Больше обратиться было не к кому, поэтому Люси отправилась к Байрону домой, чтобы просить его доставить ее в Кент, на этот раз в дом мистера Баклза. Мистер Блейк утверждал, что именно там она сможет найти недостающие страницы книги.
Поскольку ее репутация была испорчена и она не хотела давать нового повода для сплетен, если переступит порог дома Байрона одна, мистер Блейк согласился ее сопровождать. У дома Байрона они увидели группу молодых дам, которые пришли в надежде привлечь внимание барона. Был теплый весенний день, солнечный и погожий. Дул приятный прохладный ветерок. Трудно выбрать лучший день для дежурства у дома мужчины, подумала Люси, хотя не понимала, зачем они это делают. У всех девушек в руках было по одинаковому томику.

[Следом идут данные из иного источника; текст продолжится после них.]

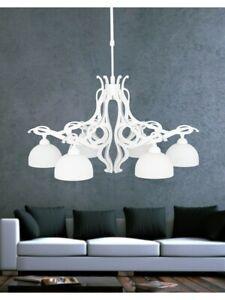 Modern Chandelier White Shabby Chic Hanging 6 Lights Dese-186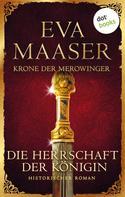 Eva Maaser: Der Hüter der Königin ★★★★★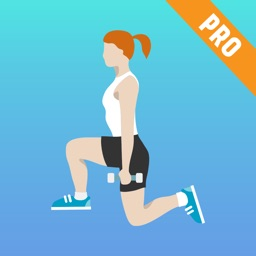 Hip Workouts Routines & Thigh Muscles Exercises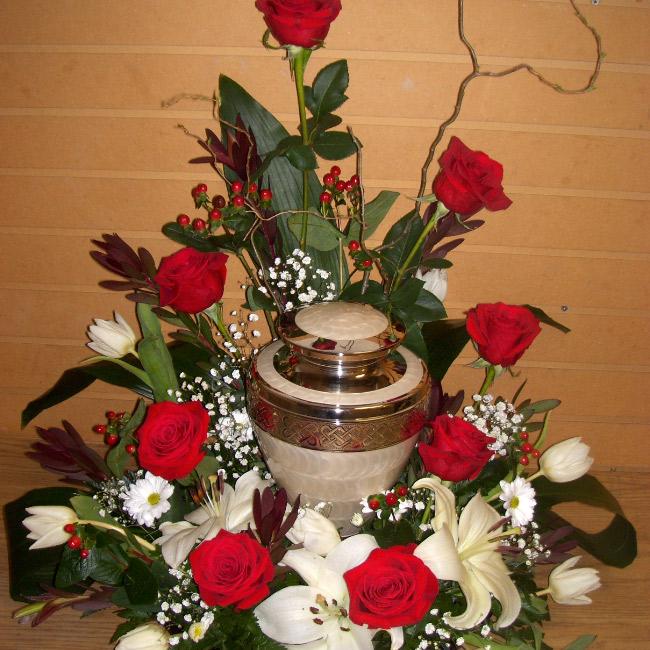arrangement floral - STM-553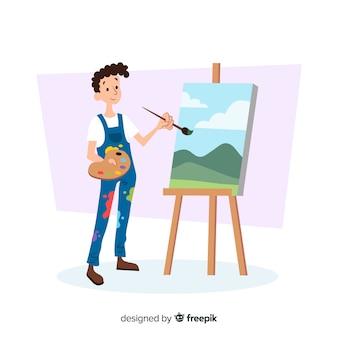 Mannelijke kunstenaar die zijn werk doet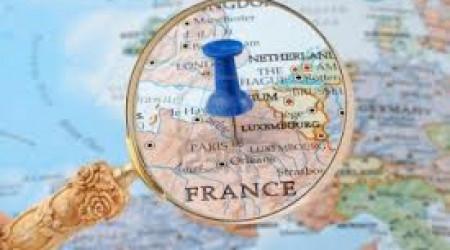 franciamapa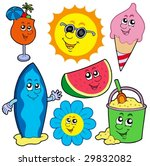summer pictures collection  ... | Shutterstock .eps vector #29832082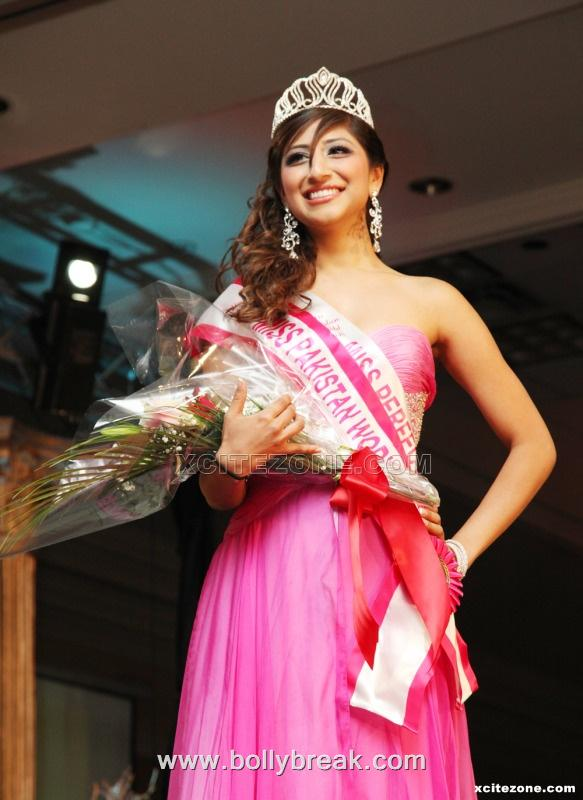 Annie Rupani Miss Pakistan World 2010 Hot Pics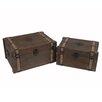 Cheungs 2 Piece Wooden Trunks Set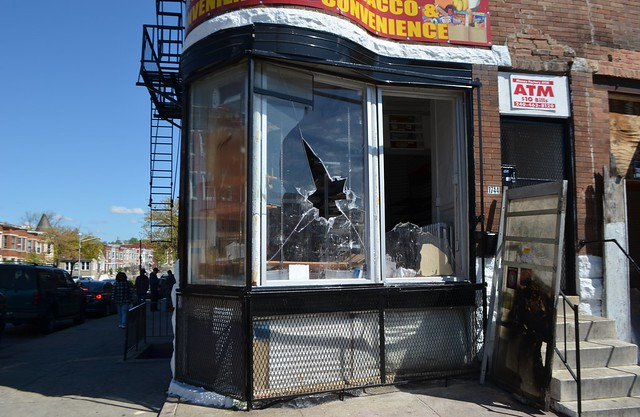 BALTIMORE RIOT - Looted Store - W. North and N. Fulton Avenues -  April 28, 2015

Люси подошла к одной из них. У девушки были крупные черты лица и землистая кожа, но глаза сверкали и были полны надежды.
— Мне бы только его увидеть, — сказала она Люси. — Только бы увидеть. Его произведение так меня взволновало! Если я его увижу и нам удастся поговорить, уверена, он меня полюбит.
— А из-за чего вся эта суматоха? — спросила удивленная Люси.
— Как, вы не знаете? — Девушка была так же обескуражена, как Люси поражена ее пылкостью. — Вы не читали? — Она протянула книгу.